Esse arts + opinions is a bilingual contemporary art magazine publishing primarily critical analyses and essays on current artistic practices. Submissions for the thematic section (1,500 to 2,000 words maximum) must be sent in DOCX or RTF format to [email protected] by September 1, 2025. Please include a short biographical notice (35 words) as well as your e-mail and mailing address. Persons wishing to first submit a note of intent (250-500 words) are invited to do so before June 1, 2025. No notes of intent will be read after this date, but it is still possible to submit a final text by the issue deadline (September 1, 2025).

No. 116: Immersion

Deadline: 1 September 2025

Immersivity has emerged in recent years as a dominant theme of contemporary art exhibition and critical practice. One example of this is the large-scale “immersive experience” that presents the work of “great masters” through new technologies and multi-projector installations. Van Gogh, Da Vinci, Klimt, and Dali are just a few of the artists who have been the subject of these augmented reality (AR) or virtual reality (VR) experiences. Other initiatives, such as those by the collective TeamLab, present immersive spaces as art. They occupy massive buildings and fill each room with what they call “body immersive” artworks: visitors might wade through pools of water, bounce on strange surfaces, or wander through a forest of blossoming plants. On the one hand, these examples point to questions of finance and capital; on the other hand, they raise philosophical questions about the impetus behind a broader movement toward immersion.

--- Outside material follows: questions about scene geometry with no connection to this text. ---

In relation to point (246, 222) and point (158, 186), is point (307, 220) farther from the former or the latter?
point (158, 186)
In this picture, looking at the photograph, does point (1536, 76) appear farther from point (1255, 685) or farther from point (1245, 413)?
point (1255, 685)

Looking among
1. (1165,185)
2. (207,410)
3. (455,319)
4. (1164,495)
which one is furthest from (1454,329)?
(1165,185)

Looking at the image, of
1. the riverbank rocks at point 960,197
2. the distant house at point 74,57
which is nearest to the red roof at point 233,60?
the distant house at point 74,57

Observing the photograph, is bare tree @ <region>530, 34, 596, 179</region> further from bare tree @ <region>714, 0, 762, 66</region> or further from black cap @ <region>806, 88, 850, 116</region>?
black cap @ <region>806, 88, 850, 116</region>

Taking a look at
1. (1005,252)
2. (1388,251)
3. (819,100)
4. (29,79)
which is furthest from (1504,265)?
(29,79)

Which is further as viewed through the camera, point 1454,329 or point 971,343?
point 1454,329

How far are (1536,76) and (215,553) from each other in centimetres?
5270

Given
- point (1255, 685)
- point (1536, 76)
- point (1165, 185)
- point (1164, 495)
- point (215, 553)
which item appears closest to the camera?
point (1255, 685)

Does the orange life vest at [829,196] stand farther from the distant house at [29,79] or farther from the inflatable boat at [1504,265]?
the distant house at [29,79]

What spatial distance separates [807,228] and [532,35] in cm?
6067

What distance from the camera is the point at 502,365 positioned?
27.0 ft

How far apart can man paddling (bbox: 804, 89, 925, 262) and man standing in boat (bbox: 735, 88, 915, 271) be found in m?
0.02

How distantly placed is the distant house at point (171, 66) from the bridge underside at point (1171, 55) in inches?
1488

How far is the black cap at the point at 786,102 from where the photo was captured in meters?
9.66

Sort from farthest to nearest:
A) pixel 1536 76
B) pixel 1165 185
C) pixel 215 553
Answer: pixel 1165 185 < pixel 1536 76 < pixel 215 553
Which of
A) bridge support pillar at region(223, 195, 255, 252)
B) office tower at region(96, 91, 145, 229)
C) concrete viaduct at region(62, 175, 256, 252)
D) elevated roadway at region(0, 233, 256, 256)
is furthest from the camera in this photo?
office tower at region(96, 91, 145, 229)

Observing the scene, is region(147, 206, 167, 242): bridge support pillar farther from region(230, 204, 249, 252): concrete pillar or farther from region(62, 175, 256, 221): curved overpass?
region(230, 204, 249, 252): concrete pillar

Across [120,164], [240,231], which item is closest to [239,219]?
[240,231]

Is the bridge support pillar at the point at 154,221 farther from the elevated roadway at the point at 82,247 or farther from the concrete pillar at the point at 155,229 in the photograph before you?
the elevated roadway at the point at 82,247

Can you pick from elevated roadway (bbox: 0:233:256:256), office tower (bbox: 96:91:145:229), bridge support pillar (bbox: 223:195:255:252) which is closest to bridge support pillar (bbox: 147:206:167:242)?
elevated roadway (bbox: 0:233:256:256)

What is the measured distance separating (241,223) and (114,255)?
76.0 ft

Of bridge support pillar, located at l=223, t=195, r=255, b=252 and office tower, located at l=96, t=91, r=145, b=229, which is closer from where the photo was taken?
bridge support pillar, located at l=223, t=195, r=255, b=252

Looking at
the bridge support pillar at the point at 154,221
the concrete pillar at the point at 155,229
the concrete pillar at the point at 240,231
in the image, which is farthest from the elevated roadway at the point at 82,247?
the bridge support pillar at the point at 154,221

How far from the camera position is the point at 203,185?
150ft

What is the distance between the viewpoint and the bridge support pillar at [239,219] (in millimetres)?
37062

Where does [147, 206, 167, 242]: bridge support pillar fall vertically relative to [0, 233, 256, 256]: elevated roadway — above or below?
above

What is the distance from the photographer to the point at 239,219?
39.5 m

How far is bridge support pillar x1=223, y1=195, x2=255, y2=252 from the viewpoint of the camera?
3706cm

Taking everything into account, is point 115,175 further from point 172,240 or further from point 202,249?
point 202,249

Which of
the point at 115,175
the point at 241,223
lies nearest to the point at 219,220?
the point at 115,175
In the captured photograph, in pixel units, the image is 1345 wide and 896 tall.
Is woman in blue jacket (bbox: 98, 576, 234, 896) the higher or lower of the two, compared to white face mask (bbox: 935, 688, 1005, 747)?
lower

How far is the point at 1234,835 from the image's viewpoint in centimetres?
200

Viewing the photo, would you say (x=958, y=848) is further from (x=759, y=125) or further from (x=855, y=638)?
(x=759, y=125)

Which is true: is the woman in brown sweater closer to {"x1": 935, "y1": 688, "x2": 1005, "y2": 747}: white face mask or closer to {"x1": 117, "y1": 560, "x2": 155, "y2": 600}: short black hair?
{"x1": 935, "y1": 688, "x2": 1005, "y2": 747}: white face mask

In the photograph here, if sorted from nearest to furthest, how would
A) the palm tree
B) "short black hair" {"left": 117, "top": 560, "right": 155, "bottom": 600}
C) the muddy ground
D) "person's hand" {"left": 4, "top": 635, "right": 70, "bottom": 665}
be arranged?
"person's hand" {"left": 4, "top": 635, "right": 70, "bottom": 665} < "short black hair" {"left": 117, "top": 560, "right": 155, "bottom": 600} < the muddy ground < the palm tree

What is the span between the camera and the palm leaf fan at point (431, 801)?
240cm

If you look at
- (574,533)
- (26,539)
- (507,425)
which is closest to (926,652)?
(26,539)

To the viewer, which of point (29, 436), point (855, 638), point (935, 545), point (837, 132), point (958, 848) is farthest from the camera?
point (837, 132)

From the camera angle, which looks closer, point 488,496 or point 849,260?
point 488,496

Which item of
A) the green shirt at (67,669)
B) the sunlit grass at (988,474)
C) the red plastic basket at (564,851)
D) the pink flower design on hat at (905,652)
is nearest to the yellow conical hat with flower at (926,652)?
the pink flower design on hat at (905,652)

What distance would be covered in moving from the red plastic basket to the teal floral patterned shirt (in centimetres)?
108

The COVID-19 pandemic left many museums and cultural institutions in a difficult financial state. As a result, there is growing pressure to integrate the booming billion-dollar art-entertainment industry into their programming. Access is a central question in these discussions. By blending technology, science, and art and by erasing distinctions between body and machine, between medium and message, between image and reality, we may also be able to break down barriers in contemporary art, which so many people of diverse economic and educational backgrounds feel locked out of.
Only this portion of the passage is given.